→ **The problem**: An exact reproduction of the listing is wanted, with the pictures dropped.

→ **Information shown**:
§ §
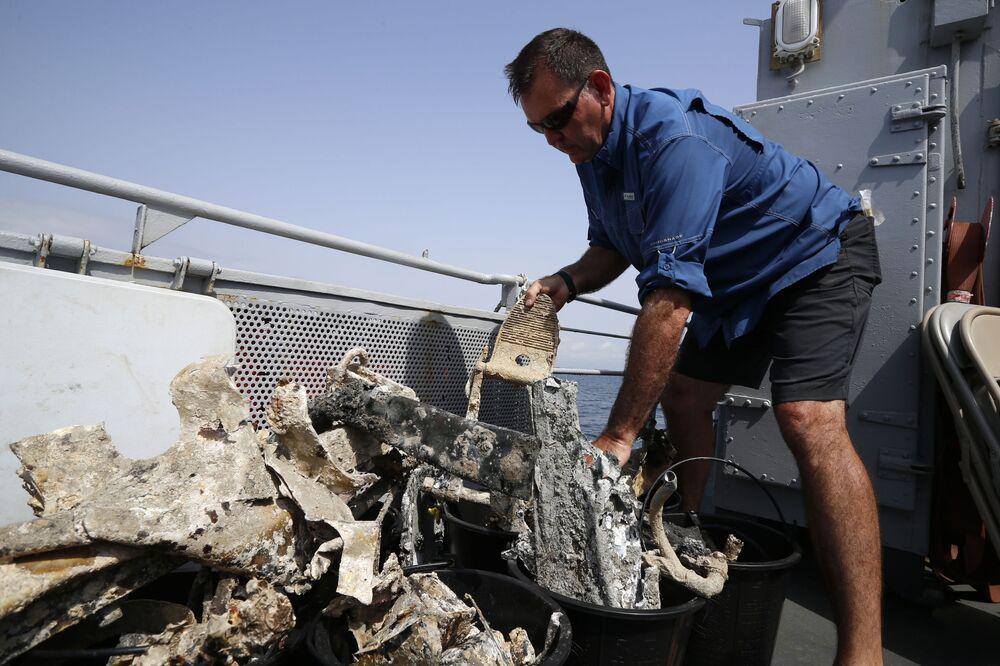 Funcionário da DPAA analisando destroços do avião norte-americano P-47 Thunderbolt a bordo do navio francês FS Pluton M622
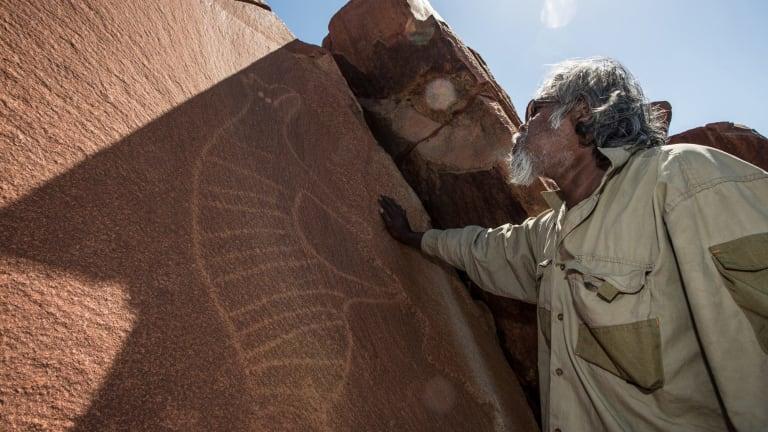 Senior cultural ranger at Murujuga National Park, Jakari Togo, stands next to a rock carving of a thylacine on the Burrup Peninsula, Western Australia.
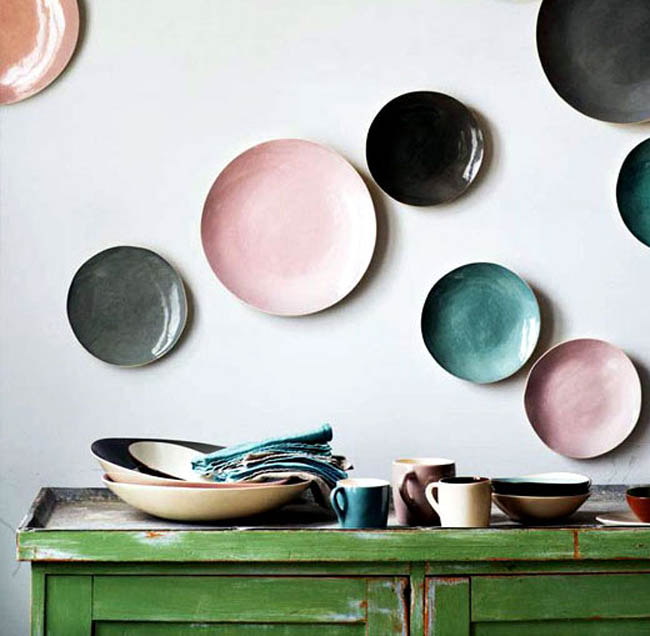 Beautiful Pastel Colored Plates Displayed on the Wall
§ §
→ **Response area**:
 Funcionário da DPAA analisando destroços do avião norte-americano P-47 Thunderbolt a bordo do navio francês FS Pluton M622
 Senior cultural ranger at Murujuga National Park, Jakari Togo, stands next to a rock carving of a thylacine on the Burrup Peninsula, Western Australia.
 Beautiful Pastel Colored Plates Displayed on the Wall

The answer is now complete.